[START OF TASK DATA]
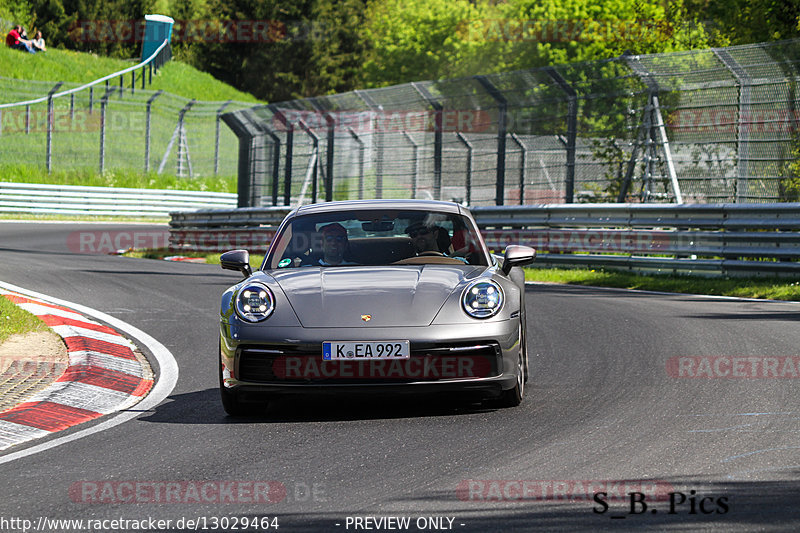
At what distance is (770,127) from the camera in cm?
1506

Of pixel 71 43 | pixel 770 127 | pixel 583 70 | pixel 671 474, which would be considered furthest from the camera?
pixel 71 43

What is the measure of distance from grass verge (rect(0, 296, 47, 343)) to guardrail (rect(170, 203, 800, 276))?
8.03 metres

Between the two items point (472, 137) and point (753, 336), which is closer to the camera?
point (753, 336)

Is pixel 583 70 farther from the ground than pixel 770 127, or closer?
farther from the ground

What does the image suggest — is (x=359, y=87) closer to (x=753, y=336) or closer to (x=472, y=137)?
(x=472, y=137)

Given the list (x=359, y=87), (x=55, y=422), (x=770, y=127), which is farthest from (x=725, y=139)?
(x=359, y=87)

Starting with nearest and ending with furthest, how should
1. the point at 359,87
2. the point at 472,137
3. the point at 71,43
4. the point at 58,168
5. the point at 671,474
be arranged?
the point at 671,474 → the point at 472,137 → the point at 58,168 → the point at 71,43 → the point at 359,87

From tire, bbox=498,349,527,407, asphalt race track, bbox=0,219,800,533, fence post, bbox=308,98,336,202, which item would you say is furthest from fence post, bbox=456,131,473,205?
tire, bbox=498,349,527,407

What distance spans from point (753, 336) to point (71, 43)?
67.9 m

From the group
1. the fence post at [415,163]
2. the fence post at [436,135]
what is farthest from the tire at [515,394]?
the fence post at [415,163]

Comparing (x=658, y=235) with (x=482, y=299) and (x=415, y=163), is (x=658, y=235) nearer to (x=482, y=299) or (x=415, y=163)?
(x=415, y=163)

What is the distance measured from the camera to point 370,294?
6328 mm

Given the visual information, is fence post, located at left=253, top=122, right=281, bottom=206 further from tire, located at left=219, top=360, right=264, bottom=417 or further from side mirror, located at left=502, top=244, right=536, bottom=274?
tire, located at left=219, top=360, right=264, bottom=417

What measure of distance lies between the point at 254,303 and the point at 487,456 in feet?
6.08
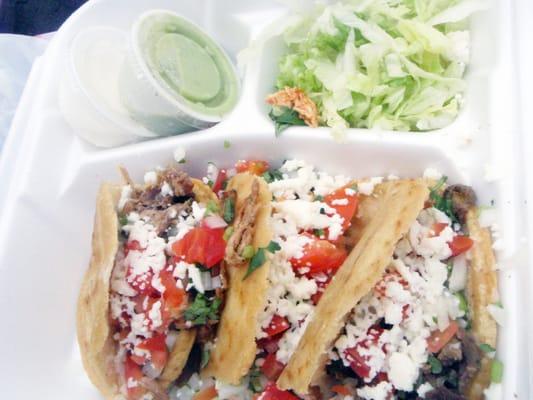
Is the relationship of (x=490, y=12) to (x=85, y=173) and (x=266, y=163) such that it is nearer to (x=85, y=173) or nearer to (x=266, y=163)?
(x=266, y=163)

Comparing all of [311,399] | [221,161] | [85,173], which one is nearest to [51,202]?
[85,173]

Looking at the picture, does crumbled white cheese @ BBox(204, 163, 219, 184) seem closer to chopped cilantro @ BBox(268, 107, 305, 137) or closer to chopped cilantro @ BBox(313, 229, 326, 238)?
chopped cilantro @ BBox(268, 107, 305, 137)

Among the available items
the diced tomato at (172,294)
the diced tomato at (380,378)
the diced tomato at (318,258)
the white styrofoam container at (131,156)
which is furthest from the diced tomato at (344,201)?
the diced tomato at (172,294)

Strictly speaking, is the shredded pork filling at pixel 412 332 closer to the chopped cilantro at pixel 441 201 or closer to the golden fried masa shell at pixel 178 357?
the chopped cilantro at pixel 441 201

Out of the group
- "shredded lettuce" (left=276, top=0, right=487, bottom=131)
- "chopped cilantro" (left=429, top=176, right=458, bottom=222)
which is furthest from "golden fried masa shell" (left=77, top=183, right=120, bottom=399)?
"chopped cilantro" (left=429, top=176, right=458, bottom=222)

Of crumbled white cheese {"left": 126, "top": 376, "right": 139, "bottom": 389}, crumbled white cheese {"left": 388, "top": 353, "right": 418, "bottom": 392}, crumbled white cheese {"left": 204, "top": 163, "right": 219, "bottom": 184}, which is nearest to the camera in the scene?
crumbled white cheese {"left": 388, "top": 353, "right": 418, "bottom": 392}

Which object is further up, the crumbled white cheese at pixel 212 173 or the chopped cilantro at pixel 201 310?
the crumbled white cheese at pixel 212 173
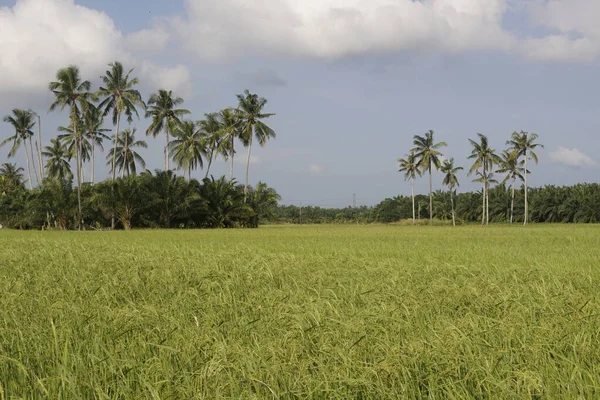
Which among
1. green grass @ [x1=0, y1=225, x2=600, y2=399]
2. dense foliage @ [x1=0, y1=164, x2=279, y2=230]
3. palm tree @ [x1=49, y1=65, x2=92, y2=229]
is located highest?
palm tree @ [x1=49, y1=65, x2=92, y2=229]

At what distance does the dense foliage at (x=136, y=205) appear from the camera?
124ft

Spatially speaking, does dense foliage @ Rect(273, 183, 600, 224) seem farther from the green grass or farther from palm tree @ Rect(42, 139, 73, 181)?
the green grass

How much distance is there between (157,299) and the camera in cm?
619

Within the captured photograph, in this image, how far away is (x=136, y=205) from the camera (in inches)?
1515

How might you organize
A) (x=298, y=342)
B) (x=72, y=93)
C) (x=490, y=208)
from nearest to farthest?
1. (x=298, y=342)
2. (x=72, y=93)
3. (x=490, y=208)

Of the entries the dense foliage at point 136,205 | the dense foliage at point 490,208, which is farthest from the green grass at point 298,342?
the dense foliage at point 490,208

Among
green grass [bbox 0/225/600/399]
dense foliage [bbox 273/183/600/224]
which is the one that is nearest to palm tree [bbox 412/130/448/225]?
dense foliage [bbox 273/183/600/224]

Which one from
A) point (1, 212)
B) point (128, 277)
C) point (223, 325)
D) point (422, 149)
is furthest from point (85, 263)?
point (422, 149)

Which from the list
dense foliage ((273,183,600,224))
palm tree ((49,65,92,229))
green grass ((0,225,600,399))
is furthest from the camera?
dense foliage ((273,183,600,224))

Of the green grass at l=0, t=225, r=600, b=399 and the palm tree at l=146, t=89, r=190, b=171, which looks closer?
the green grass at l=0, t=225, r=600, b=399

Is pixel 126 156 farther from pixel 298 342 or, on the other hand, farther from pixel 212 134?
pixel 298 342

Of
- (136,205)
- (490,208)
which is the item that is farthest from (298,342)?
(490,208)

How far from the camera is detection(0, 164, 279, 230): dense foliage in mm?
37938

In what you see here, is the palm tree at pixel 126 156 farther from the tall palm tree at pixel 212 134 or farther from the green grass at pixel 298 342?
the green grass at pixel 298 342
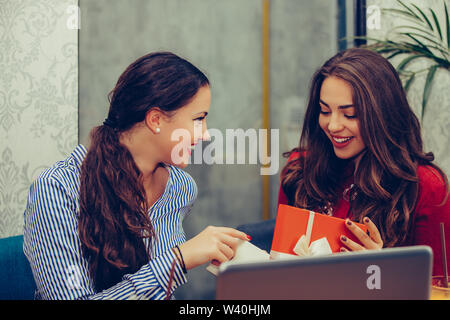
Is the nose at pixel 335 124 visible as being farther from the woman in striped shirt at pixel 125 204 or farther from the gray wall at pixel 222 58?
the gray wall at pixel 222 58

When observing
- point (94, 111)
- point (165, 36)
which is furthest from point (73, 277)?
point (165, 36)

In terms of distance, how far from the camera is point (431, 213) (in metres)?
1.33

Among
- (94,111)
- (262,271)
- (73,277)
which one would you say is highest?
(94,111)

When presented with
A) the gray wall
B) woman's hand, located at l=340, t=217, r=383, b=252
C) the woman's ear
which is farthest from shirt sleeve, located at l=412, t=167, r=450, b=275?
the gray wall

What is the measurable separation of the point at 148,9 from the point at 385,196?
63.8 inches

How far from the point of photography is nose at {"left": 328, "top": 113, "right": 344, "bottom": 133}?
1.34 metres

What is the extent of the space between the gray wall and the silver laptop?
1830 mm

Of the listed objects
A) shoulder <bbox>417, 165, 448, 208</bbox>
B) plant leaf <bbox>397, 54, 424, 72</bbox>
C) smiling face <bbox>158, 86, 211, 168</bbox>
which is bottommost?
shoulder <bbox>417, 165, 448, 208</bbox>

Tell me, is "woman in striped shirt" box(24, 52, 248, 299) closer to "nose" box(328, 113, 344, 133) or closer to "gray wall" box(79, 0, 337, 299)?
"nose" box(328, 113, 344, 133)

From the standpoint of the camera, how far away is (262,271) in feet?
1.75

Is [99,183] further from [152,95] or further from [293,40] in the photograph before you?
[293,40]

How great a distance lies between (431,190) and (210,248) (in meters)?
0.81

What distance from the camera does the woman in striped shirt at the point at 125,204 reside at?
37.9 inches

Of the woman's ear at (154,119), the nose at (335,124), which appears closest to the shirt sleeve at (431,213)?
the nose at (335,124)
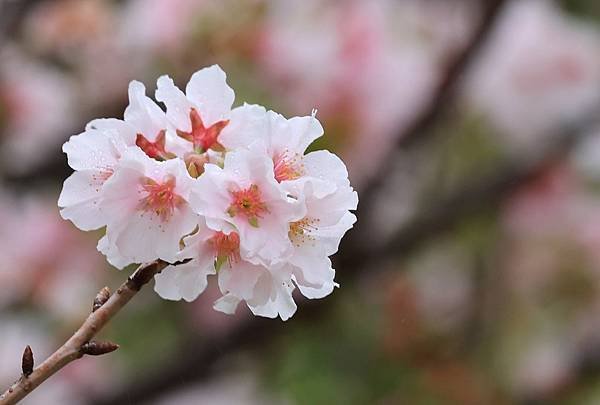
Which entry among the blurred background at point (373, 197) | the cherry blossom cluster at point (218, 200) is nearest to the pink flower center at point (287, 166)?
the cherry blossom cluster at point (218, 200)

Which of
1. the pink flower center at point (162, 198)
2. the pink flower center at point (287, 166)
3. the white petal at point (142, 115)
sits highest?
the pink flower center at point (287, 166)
[END OF TASK DATA]
[START OF TASK DATA]
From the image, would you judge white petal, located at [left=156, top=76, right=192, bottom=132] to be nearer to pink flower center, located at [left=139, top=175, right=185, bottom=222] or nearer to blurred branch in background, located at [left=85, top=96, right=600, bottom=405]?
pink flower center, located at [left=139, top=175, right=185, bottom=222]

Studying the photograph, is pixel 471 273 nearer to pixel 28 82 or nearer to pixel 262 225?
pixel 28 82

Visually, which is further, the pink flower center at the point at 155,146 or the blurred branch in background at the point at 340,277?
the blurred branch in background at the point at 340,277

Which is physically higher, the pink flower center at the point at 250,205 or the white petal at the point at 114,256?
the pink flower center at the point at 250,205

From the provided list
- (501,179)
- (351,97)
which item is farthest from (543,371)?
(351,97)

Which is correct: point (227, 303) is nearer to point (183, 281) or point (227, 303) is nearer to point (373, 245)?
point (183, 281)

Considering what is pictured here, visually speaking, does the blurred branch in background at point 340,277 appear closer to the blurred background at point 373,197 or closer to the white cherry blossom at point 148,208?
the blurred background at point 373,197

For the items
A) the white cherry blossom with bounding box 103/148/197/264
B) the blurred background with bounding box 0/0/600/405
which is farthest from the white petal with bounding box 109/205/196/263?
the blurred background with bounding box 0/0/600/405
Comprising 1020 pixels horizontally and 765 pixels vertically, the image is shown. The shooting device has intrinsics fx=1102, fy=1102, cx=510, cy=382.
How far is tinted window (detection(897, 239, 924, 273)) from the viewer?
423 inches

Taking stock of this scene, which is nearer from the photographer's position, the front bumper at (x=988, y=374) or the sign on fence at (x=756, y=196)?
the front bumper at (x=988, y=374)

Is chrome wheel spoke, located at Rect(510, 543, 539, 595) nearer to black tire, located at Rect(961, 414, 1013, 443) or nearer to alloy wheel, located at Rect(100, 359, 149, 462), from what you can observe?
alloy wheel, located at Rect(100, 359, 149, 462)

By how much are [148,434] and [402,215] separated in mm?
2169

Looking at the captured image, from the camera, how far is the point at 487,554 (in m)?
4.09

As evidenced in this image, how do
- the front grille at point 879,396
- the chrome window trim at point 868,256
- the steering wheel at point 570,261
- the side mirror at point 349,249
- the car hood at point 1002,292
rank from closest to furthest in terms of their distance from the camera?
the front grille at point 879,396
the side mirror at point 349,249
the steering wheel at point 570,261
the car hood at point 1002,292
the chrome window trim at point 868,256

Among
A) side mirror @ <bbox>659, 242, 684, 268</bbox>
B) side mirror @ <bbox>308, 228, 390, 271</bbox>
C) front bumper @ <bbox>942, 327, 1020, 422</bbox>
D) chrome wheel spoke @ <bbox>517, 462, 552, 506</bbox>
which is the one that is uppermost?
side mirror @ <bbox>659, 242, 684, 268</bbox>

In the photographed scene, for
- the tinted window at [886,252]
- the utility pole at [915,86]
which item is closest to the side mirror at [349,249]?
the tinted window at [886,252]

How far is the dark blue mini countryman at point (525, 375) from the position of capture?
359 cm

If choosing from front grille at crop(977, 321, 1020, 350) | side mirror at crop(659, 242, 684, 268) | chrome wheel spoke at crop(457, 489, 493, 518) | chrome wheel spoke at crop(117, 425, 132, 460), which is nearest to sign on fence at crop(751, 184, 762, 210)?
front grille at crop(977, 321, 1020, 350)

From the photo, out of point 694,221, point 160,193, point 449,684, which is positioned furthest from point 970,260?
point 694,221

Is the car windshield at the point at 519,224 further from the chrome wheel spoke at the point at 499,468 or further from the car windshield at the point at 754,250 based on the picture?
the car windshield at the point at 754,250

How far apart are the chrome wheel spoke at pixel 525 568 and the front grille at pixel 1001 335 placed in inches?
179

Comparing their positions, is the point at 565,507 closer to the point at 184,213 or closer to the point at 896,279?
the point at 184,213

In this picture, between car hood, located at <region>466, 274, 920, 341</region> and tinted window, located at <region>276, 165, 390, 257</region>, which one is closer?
[END OF TASK DATA]
[START OF TASK DATA]
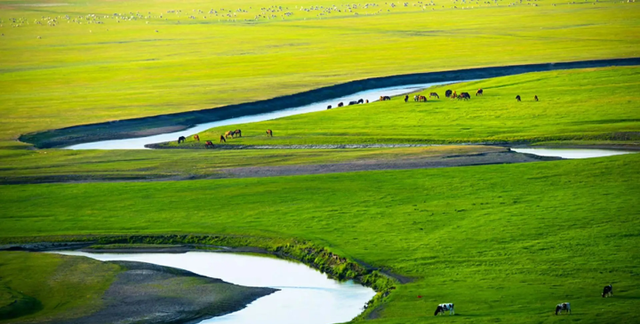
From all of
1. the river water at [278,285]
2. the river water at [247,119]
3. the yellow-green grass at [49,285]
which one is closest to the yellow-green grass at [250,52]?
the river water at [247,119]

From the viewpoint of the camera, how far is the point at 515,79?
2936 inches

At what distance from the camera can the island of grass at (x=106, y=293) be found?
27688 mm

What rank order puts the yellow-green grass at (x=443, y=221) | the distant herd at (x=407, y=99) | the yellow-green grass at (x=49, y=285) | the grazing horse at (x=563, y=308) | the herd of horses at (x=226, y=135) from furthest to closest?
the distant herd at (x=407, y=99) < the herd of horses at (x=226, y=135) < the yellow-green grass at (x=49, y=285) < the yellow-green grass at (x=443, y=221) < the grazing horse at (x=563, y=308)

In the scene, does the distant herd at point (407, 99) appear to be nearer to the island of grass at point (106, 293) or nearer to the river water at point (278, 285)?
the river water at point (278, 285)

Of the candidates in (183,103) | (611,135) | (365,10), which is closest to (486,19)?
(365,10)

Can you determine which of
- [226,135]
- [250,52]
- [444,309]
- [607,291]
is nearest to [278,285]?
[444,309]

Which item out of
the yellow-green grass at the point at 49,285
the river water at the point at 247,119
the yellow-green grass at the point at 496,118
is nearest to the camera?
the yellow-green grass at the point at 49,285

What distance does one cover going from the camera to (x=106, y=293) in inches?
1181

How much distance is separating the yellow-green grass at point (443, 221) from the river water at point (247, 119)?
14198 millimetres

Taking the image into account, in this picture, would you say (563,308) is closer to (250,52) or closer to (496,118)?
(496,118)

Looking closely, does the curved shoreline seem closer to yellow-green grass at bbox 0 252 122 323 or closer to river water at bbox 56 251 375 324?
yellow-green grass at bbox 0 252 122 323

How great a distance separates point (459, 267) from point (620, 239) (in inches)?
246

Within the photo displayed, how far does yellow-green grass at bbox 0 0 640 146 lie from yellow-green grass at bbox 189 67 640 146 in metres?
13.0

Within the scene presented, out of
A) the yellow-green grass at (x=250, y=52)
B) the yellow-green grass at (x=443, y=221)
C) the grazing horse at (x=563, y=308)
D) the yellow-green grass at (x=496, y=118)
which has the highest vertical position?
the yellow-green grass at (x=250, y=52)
[END OF TASK DATA]
_AIM_
Could you reproduce the rows from the line containing "In terms of distance, how" through the line containing "63.8 inches", swapping "shirt sleeve" for "shirt cuff" and leaving everything else unchanged?

_WRITTEN REPLY_
In terms of distance, how far from the camera is point (431, 213) (in metres)?
1.33

Among
- (94,111)
- (262,271)
- (73,277)
which one would you say is highest?
(94,111)

When presented with
A) the gray wall
B) woman's hand, located at l=340, t=217, r=383, b=252
C) the woman's ear
which is farthest from shirt cuff, located at l=412, t=167, r=450, b=275?
the gray wall

What is the measurable separation of the point at 148,9 from the point at 385,196?
63.8 inches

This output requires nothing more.